Segregation generally created distinctly black and white schools and neighborhoods, but some communities actively moved toward integration. The Kingsboro Housing Project in Brooklyn, New York, was one of the country’s first public housing developments and an early effort to integrate long before what is traditionally called the civil rights era. The image conveys the photographer’s idea that children offer the best hope of people getting along.

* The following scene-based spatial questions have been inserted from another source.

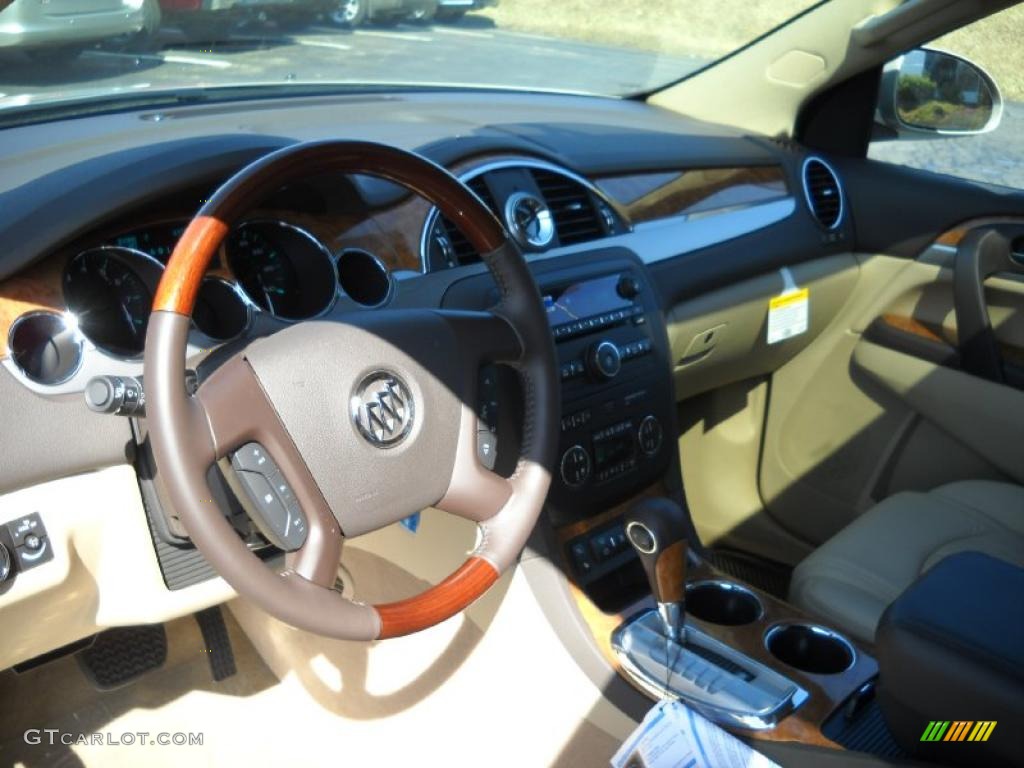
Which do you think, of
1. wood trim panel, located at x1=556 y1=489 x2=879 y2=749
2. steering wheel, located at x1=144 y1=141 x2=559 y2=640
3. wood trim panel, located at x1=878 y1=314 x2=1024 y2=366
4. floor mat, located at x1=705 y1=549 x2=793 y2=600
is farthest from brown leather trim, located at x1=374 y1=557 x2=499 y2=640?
wood trim panel, located at x1=878 y1=314 x2=1024 y2=366

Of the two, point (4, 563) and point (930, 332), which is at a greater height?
point (4, 563)

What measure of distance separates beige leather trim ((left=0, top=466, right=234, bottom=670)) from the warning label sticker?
5.04ft

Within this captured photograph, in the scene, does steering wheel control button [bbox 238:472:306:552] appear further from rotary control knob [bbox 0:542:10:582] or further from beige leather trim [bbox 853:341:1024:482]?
beige leather trim [bbox 853:341:1024:482]

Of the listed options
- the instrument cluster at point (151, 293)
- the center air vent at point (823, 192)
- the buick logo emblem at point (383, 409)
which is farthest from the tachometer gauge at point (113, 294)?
the center air vent at point (823, 192)

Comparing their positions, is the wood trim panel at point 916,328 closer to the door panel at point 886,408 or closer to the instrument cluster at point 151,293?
the door panel at point 886,408

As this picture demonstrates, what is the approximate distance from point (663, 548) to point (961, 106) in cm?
180

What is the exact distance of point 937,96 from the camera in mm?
2852

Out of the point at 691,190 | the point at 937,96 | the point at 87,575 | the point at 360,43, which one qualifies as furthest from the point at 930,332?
the point at 87,575

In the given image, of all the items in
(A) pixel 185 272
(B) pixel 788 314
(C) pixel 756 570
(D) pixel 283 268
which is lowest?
(C) pixel 756 570

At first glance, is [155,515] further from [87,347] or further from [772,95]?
[772,95]

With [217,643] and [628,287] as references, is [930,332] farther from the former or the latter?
[217,643]

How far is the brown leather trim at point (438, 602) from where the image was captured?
134cm

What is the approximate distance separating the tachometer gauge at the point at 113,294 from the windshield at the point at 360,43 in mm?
404

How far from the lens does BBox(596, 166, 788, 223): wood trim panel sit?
2375 mm
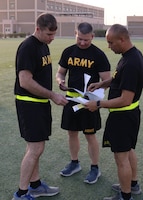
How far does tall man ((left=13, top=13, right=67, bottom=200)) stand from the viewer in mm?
3240

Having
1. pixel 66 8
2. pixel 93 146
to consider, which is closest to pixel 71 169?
pixel 93 146

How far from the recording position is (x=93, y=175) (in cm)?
413

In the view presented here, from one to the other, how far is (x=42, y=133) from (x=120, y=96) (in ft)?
2.92

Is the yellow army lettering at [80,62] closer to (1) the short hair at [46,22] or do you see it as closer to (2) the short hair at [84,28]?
(2) the short hair at [84,28]

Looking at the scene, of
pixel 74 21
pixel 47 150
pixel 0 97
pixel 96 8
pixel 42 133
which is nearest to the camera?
pixel 42 133

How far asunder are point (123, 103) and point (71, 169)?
1529 millimetres

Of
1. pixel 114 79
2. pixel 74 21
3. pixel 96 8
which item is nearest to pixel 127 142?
pixel 114 79

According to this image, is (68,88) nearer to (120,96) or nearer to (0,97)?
(120,96)

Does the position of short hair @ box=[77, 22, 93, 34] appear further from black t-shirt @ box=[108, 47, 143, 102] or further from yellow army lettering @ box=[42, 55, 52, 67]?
black t-shirt @ box=[108, 47, 143, 102]

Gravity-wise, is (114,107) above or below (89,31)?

During the Great Depression, many people lost their jobs and homes. Some took on seasonal farming work and lived with their families in makeshift camps. Schooling under these conditions was generally nonexistent or dire, but some federal, state, and community-run camps, like this one in Belle Glade, Florida, offered stability and structure for homeless families. The students in this daycare facility ate hot lunches, an improvement over many camps. Although this facility was probably segregated, as shown by the tables with only black children, some camps did away with segregation in an effort to more efficiently address the migrants’ common needs.
During segregation, many African American communities, especially those in northern urban areas, built strong schools that advocated the highest quality education as a means to combat racism and inequality. The Paul Laurence Dunbar High School in Washington, D.C., was the first public high school for African Americans in the United States and became one of the finest in the nation. This photo highlights Dunbar’s championship basketball team and suggests the school’s commitment to both athletics and academics.

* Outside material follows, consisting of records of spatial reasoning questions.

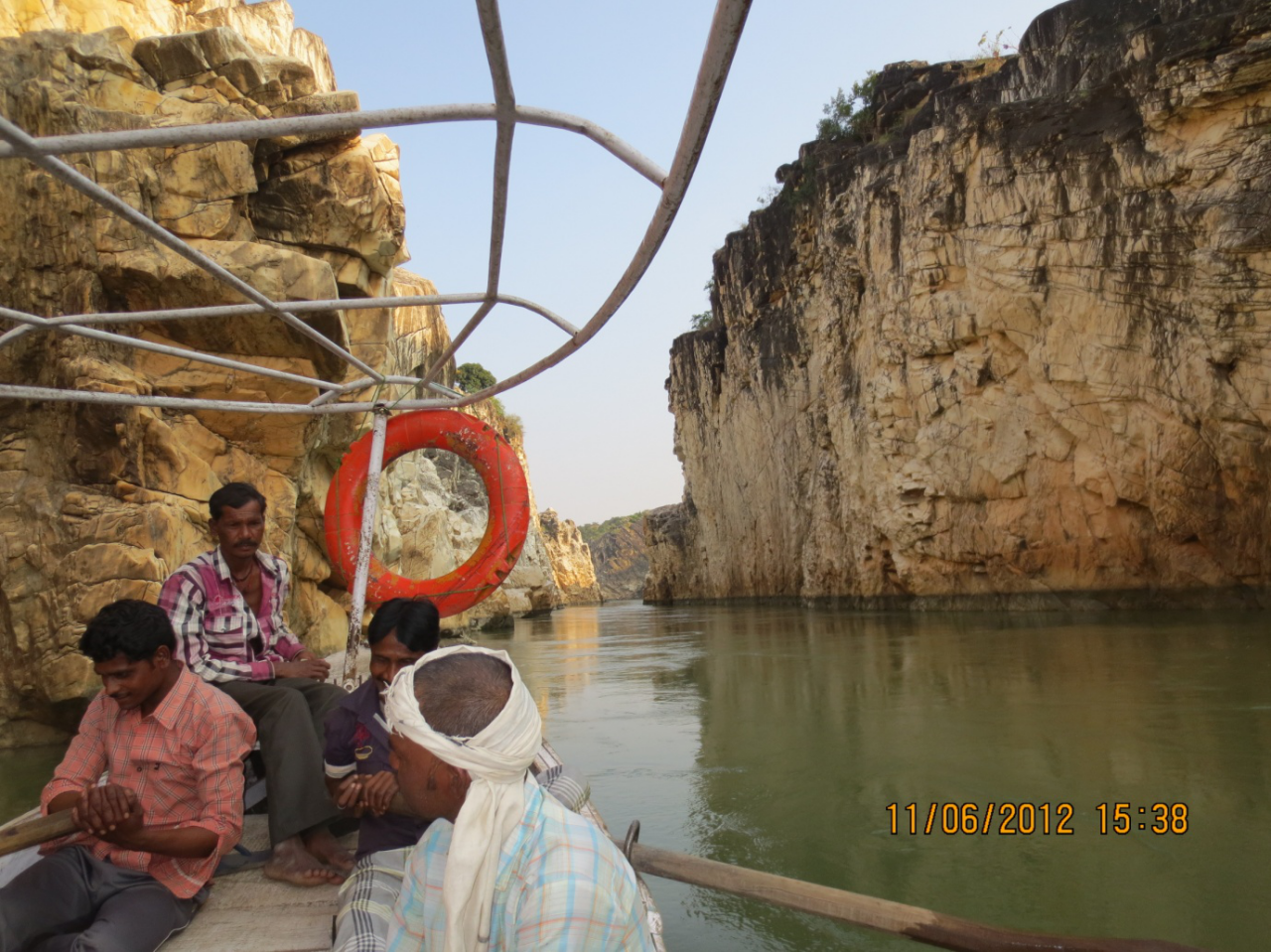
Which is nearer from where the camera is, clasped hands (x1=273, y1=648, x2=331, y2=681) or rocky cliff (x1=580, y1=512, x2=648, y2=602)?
clasped hands (x1=273, y1=648, x2=331, y2=681)

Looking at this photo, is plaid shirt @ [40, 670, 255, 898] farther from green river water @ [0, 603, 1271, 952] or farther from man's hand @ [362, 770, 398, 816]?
green river water @ [0, 603, 1271, 952]

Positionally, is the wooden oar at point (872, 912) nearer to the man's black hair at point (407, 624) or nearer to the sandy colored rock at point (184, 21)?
the man's black hair at point (407, 624)

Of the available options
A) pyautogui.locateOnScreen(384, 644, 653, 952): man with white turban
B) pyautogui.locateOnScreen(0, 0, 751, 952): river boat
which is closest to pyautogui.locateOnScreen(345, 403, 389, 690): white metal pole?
pyautogui.locateOnScreen(0, 0, 751, 952): river boat

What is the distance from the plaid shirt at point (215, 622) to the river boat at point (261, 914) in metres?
0.53

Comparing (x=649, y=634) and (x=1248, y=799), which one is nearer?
(x=1248, y=799)

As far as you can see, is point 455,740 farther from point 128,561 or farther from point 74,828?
point 128,561

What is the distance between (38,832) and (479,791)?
1.48 meters

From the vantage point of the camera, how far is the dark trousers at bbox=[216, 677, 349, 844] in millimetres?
2402

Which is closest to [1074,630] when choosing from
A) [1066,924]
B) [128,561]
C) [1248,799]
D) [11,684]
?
[1248,799]

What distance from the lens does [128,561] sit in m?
5.82

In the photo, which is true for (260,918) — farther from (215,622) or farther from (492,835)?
(492,835)

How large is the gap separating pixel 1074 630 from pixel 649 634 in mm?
7691

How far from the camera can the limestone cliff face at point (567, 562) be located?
1832 inches

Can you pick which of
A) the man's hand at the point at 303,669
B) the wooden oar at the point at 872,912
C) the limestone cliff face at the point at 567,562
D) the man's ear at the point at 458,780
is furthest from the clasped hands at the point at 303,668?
the limestone cliff face at the point at 567,562
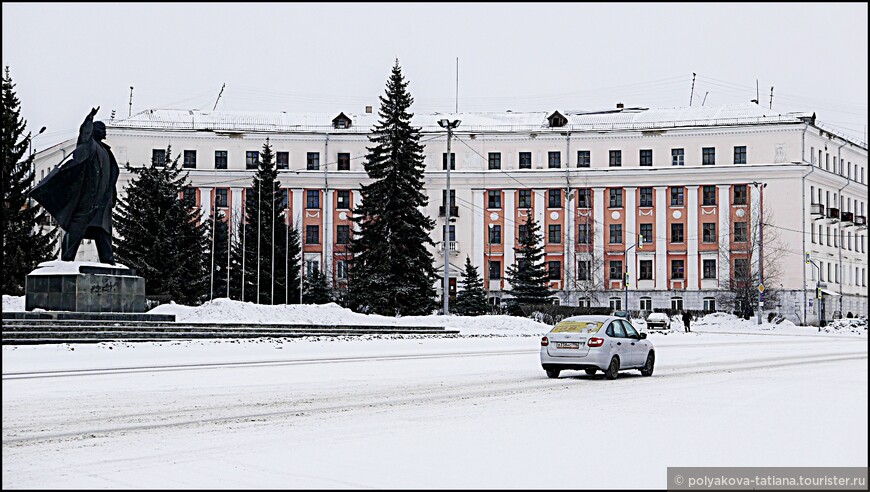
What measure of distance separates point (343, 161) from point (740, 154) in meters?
32.3

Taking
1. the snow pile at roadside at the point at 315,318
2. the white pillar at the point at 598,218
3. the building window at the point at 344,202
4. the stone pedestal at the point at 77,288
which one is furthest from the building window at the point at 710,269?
the stone pedestal at the point at 77,288

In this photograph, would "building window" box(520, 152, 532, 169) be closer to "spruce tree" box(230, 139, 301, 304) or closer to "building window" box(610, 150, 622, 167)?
"building window" box(610, 150, 622, 167)

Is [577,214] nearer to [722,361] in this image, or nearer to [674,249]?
[674,249]

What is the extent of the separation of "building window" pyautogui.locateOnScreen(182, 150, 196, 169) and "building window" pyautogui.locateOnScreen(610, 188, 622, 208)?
34.5 meters

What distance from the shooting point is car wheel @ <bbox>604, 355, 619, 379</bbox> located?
71.7 ft

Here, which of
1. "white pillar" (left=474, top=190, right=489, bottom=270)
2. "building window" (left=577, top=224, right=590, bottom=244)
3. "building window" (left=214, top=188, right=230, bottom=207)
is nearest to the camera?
"building window" (left=577, top=224, right=590, bottom=244)

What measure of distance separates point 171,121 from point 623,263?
3906 centimetres

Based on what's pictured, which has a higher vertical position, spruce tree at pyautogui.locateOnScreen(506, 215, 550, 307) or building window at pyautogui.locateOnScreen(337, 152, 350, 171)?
building window at pyautogui.locateOnScreen(337, 152, 350, 171)

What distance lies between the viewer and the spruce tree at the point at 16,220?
46.9 m

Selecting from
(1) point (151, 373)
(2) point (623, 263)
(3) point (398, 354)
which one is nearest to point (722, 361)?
(3) point (398, 354)

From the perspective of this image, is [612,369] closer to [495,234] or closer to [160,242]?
[160,242]

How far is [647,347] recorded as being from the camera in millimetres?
23438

This desk came from the Hope School in Pomaria, South Carolina, which was built with money from the Julius Rosenwald Fund. The Hope School was one of almost 5,000 Rosenwald schools built in the rural South to provide better educational opportunities for African American children. The Hope School—built in 1925 and still standing today—provides a unique window into this educational initiative and into a small, rural South Carolina community. Despite their poverty and segregation, students and teachers have many fond memories of the Hope School.
When Crite painted School's Out, most schools were segregated, but by mid-century, they also became places where battles over race took place. On May 31, 1955, the U.S. Supreme Court ordered the states to integrate public schools "with all deliberate speed" after the May 17 issuance of its unanimous ruling in Brown v. Board of Education of Topeka, Kansas. Two years later, on September 4, nine African American teens - Minnijean Brown, Elizabeth Eckford, Ernest Green, Thelma Mothershed, Melba Patillo, Gloria Ray, Terrence Roberts, Jefferson Thomas, Carlotta Walls - were turned away from entering Little Rock's all-white Central High School by Arkansas National Guard troops who were called in by Governor Orval Faubus. On September 25, 1957, President Eisenhower dispatched the Army's 101st Airborne Division to escort the "Little Rock Nine" into Central High, where they remained under federal protection for the entire school year. Carlotta Walls LaNier, the youngest of the Nine, wore this new matching skirt and blouse on both September 4 and September 25.